[PROVIDED TEXT start]
Lets assume we want to load some data provided by a script. As we do not know the ordering of the data in the script we decide to disable the foreign key constraint on the t2 table and validate it after the load:

postgres=# alter table t2 disable trigger all;
ALTER TABLE

The syntax might look a bit strange but it actually does disable the foreign key and it would have disabled all the foreign keys if there would have been more than one. It becomes more clear when we look at the table again:

postgres=# \d t2
                 Table "public.t2"
 Column |  Type   | Collation | Nullable | Default 
--------+---------+-----------+----------+---------
 a      | integer |           | not null | 
 b      | integer |           |          | 
 c      | text    |           |          | 
Indexes:
    "t2_pkey" PRIMARY KEY, btree (a)
Foreign-key constraints:
    "t2_b_fkey" FOREIGN KEY (b) REFERENCES t1(a)
Disabled internal triggers:
    "RI_ConstraintTrigger_c_16460" AFTER INSERT ON t2 FROM t1 NOT DEFERRABLE INITIALLY IMMEDIATE FOR EACH ROW EXECUTE FUNCTION "RI_FKey_check_ins"()
    "RI_ConstraintTrigger_c_16461" AFTER UPDATE ON t2 FROM t1 NOT DEFERRABLE INITIALLY IMMEDIATE FOR EACH ROW EXECUTE FUNCTION "RI_FKey_check_upd"()

“ALL” means, please also disable the internal triggers that are responsible for verifying the constraints. One restriction of the “ALL” keyword is, that you need to be superuser for doing that. Trying that with a normal user will fail:

postgres=# create user u1 with login password 'u1';
CREATE ROLE
postgres=# \c postgres u1
You are now connected to database "postgres" as user "u1".
[PROVIDED TEXT end]
• GOAL:
Answer these from the PostgreSQL excerpt, one line each:
(a) Which column of t2 is covered by the foreign key "t2_b_fkey", and what does it reference?
(b) Besides the foreign keys, what does the "ALL" keyword also disable?
(c) What must a user be in order to use the "ALL" keyword?
[INFORMATION PROVIDED start]
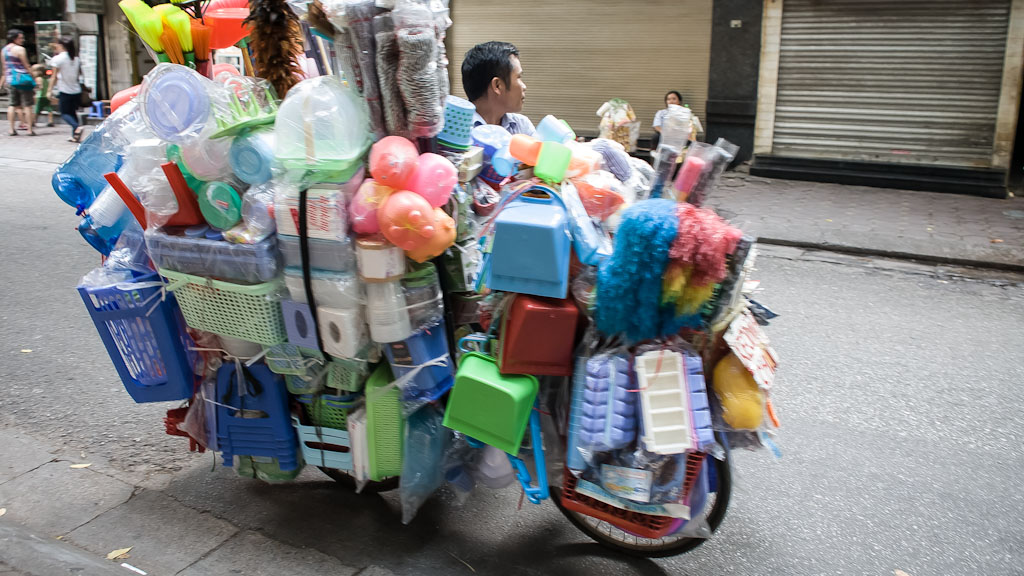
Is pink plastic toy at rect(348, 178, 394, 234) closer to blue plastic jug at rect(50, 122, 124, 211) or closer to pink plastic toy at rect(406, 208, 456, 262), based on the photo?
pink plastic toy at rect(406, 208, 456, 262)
[INFORMATION PROVIDED end]
• FULL SOLUTION:
(a) Column b, which references t1(a).
(b) The internal triggers that are responsible for verifying the constraints.
(c) A superuser.